Use of a recombination reporter insert to define meiotic recombination domains on chromosome III of Saccharomyces cerevisiae.

作者信息

Borde V, Wu T C, Lichten M

机构信息

Laboratory of Biochemistry, Division of Basic Science, National Cancer Institute, Bethesda, Maryland 20892, USA.

出版信息

Mol Cell Biol. 1999 Jul;19(7):4832-42. doi: 10.1128/MCB.19.7.4832.

DOI:10.1128/MCB.19.7.4832
PMID:10373533
原文链接:https://pmc.ncbi.nlm.nih.gov/articles/PMC84282/
Abstract

In Saccharomyces cerevisiae, meiotic recombination is initiated by DNA double-strand breaks (DSBs). DSBs usually occur in intergenic regions that display nuclease hypersensitivity in digests of chromatin. DSBs are distributed nonuniformly across chromosomes; on chromosome III, DSBs are concentrated in two "hot" regions, one in each chromosome arm. DSBs occur rarely in regions within about 40 kb of each telomere and in an 80-kb region in the center of the chromosome, just to the right of the centromere. We used recombination reporter inserts containing arg4 mutant alleles to show that the "cold" properties of the central DSB-deficient region are imposed on DNA inserted in the region. Cold region inserts display DSB and recombination frequencies that are substantially less than those seen with similar inserts in flanking hot regions. This occurs without apparent change in chromatin structure, as the same pattern and level of DNase I hypersensitivity is seen in chromatin of hot and cold region inserts.
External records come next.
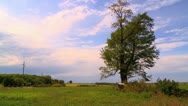 Stock Video Footage of Kansas Tree West Clouds Timelapse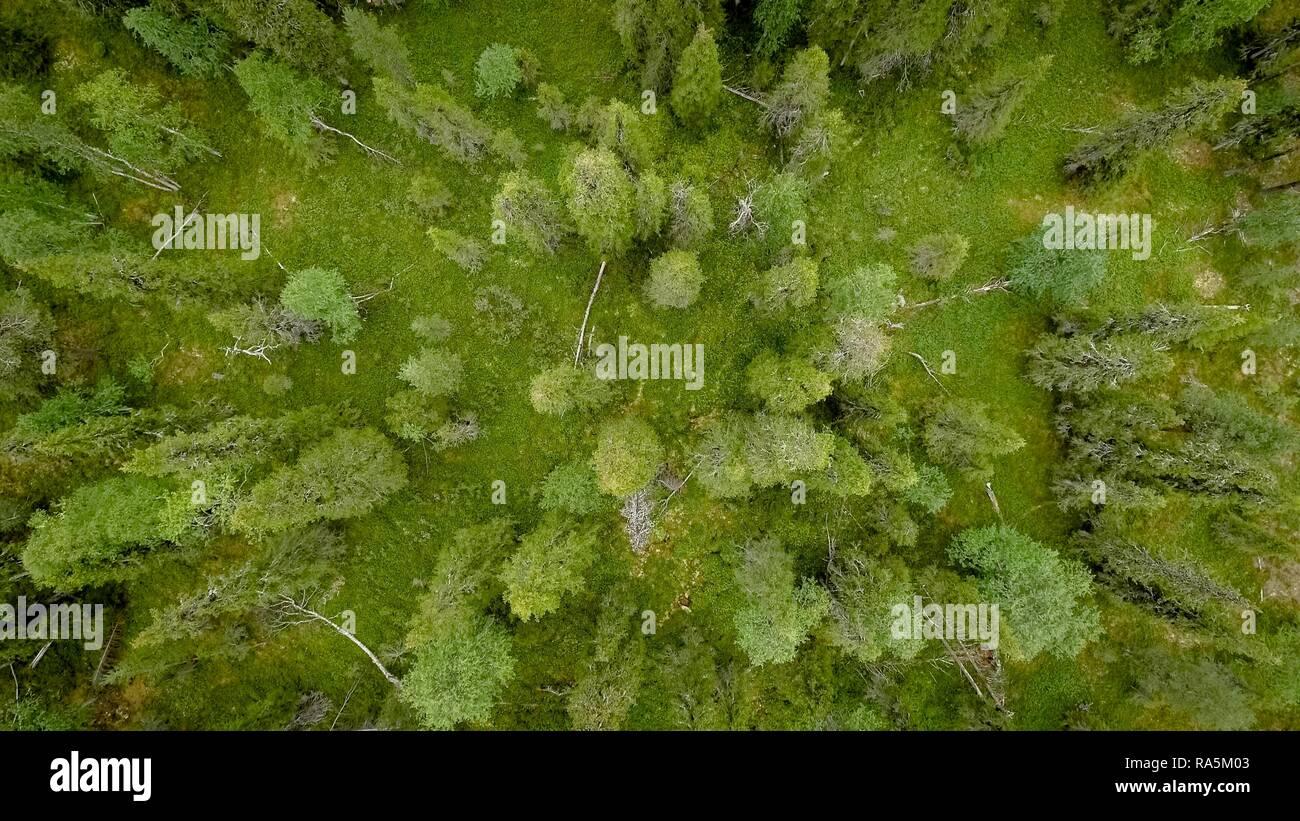 Drone shot, boreal, arctic conifers, forest, moss, wetland, salla, Lappi, Finland, Finland Stock Photo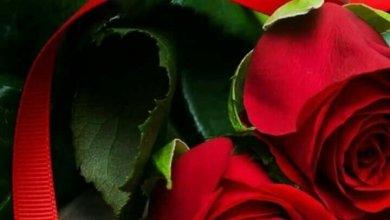 Photo of مساء الخير للجميع , اروع بطاقات تحيات المساء للكل , مساء الخير كلمات جميلة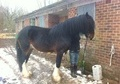 All Rounder horse - 5 yrs 17.2 hh Bay - Staffordshire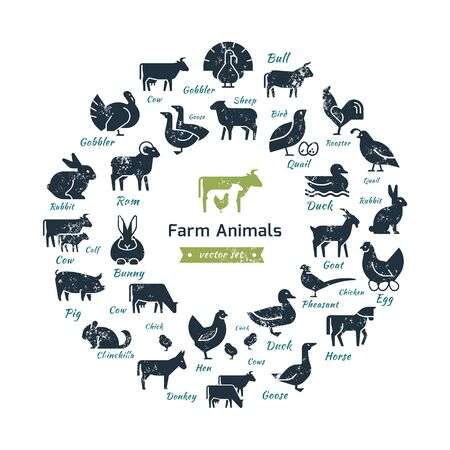 Circular vector icon set in a flat style of farm animals silhouettes. Circular concept of farm animals. With place for text.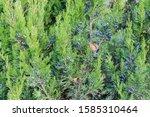 Branches Of Virginian Juniper ...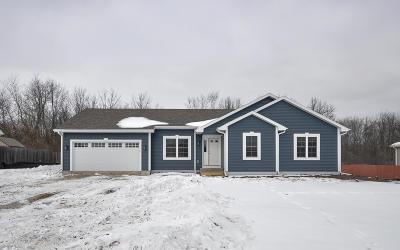 Racine County Single Family Home For Sale: 8810 Lori Ln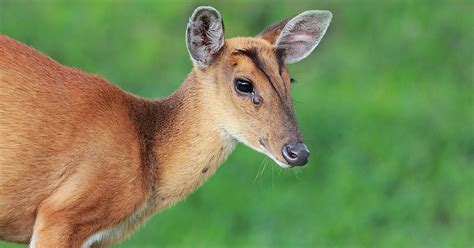 How and where to spot Muntjac Deer in Harrow, London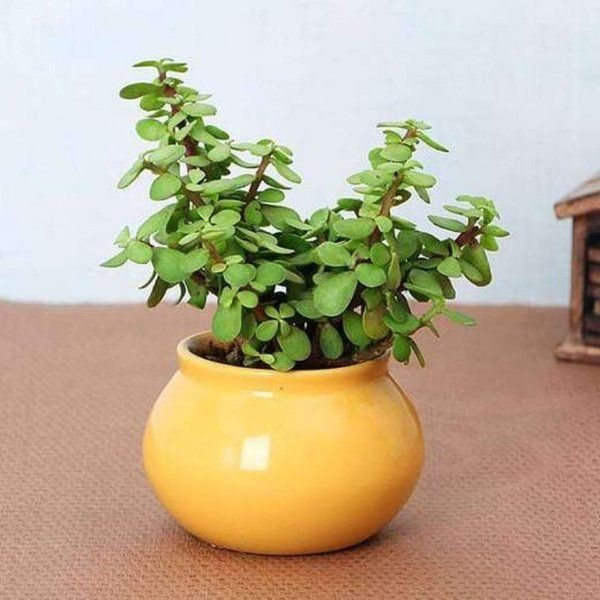 Engagement Gifts for Best Friend Male Jade Plant in Handi Pot
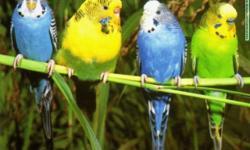 yellow, blue, white, green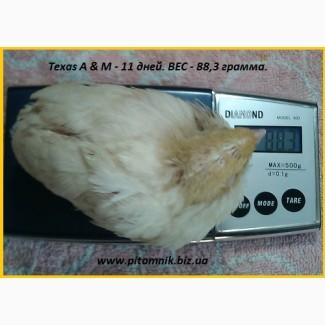 Яйца индопелка инкубационные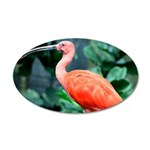 Stunning Scarlet Ibis 35x21 Oval Wall Decal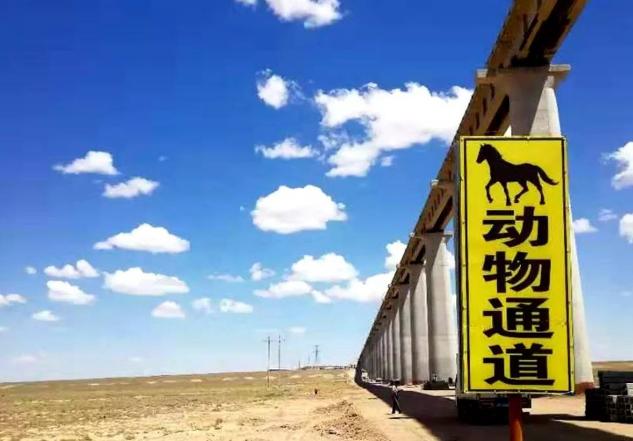 【优行·国旅】走马观花-新疆奖励旅游团建篇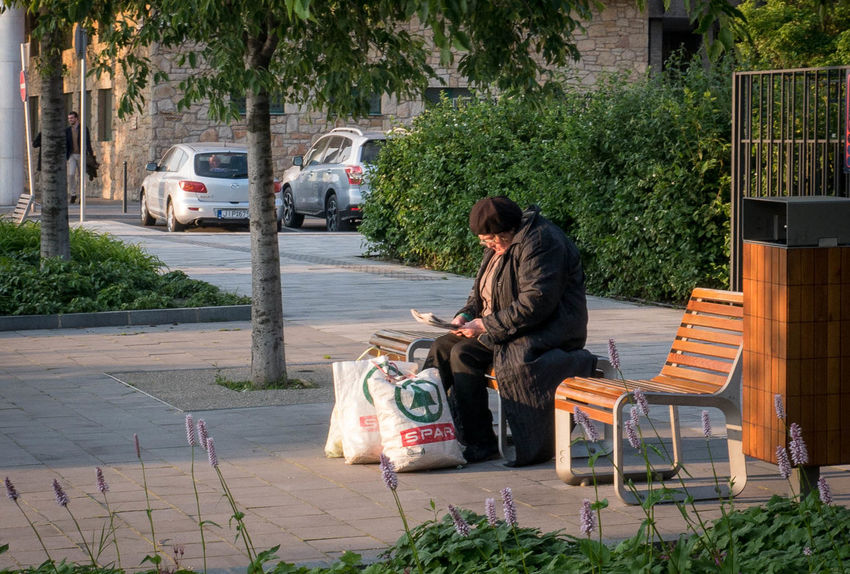 Budapest In The Sunshine Lonely On The Bench Reading Resting Woman The Street Photographer - 2016 EyeEm Awards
These data are consistent with the suggestion that features of higher-order chromosome structure or chromosome dynamics act in a target sequence-independent manner to control where recombination events initiate during meiosis.

摘要

在酿酒酵母中,减数分裂重组由DNA双链断裂(DSB)引发。DSB通常发生在染色质消化时显示核酸酶超敏性的基因间区域。DSB在染色体上分布不均;在第三条染色体上,DSB集中在两个“热点”区域,每个染色体臂各有一个。在每条端粒约40 kb范围内的区域以及染色体中心、着丝粒右侧80 kb的区域中,DSB很少发生。我们使用含有arg4突变等位基因的重组报告插入片段来表明,中央DSB缺陷区域的“冷”特性会施加于插入该区域的DNA上。冷区域插入片段显示的DSB和重组频率明显低于侧翼热点区域中类似插入片段的频率。这种情况在染色质结构上没有明显变化,因为在热点和冷区域插入片段的染色质中观察到相同模式和水平的DNase I超敏性。这些数据与以下观点一致,即高阶染色体结构或染色体动力学特征以与靶序列无关的方式起作用,以控制减数分裂期间重组事件起始的位置。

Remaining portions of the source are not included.